Question

① use substitution to match these solutions to their equations. {7, 36, 42, 3}
\frac{12}{a}=4, a = ___
\frac{b}{7}=6, b = ___
\frac{56}{c}=8, c = ___
② use the commutative property to write an equivalent expression. 7 + h=
③ identify if the question is statistical or non - statistical. \what is your favorite movie?\
④ graph and label the polygon: (1, 2), (7, 2), (3, 5), (9, 5)
⑤ graph and label the polygon: (2, - 7), (5, - 3), (9, - 3), (9, - 7)

Explanation:

Step1: Solve equations in part 1

For $\frac{12}{a}=4$, cross - multiply: $4a = 12$, then $a=\frac{12}{4}=3$. For $\frac{b}{7}=6$, multiply both sides by 7: $b = 6\times7 = 42$. For $\frac{56}{c}=8$, cross - multiply: $8c = 56$, then $c=\frac{56}{8}=7$.

Step2: Use commutative property in part 2

The commutative property of addition states that $a + b=b + a$. So, $7 + h=h + 7$.
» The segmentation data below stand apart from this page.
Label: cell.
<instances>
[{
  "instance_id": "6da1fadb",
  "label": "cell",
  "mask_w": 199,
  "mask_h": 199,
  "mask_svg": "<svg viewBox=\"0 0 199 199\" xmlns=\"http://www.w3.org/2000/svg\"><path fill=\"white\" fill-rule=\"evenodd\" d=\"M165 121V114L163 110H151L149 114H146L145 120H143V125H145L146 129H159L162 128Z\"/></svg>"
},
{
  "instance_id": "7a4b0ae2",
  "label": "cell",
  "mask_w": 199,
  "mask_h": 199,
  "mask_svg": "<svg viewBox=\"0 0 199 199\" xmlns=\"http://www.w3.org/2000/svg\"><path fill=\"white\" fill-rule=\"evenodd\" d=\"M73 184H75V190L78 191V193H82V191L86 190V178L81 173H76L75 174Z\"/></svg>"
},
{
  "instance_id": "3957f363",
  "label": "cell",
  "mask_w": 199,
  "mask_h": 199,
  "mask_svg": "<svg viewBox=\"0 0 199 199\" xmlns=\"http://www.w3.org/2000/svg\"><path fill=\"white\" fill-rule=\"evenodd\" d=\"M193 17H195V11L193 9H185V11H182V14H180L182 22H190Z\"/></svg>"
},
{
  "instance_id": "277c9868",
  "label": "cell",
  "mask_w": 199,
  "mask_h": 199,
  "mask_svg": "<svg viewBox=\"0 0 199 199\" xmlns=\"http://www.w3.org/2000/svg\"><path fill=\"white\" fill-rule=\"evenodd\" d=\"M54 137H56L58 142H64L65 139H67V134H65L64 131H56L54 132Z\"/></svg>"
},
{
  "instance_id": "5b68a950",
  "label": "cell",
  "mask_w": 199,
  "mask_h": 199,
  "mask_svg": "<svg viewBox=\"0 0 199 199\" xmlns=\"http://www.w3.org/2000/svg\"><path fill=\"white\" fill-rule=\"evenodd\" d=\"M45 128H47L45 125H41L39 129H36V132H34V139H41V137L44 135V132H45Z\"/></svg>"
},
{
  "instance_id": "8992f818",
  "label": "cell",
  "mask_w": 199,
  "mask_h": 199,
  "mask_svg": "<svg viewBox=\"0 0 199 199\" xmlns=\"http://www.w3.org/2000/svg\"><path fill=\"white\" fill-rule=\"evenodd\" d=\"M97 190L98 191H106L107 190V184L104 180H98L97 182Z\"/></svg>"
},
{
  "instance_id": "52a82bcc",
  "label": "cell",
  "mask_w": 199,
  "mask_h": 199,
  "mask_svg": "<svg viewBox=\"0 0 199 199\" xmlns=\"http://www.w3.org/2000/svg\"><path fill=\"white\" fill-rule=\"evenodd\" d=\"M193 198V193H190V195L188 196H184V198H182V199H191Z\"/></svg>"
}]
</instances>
Step3: Determine type of question in part 3

A statistical question has variability in the answers. The question "What is your favorite movie?" has different answers for different people, but it is non - statistical as it asks for a single person's preference without data collection and analysis on a group.

Step4: Graph polygons in part 4 and 5

For the polygon with vertices $(1,2),(7,2),(3,5),(9,5)$: Plot the points $(1,2)$ (1 unit right and 2 units up from the origin), $(7,2)$ (7 units right and 2 units up), $(3,5)$ (3 units right and 5 units up), $(9,5)$ (9 units right and 5 units up) and connect them in order. For the polygon with vertices $(2,-7),(5,-3),(9,-3),(9,-7)$: Plot the points $(2,-7)$ (2 units right and 7 units down), $(5,-3)$ (5 units right and 3 units down), $(9,-3)$ (9 units right and 3 units down), $(9,-7)$ (9 units right and 7 units down) and connect them in order.

Answer:

1. $a = 3$, $b = 42$, $c = 7$
2. $h + 7$
3. Non - statistical
4. Graph the polygon with vertices $(1,2),(7,2),(3,5),(9,5)$ as described above.
5. Graph the polygon with vertices $(2,-7),(5,-3),(9,-3),(9,-7)$ as described above.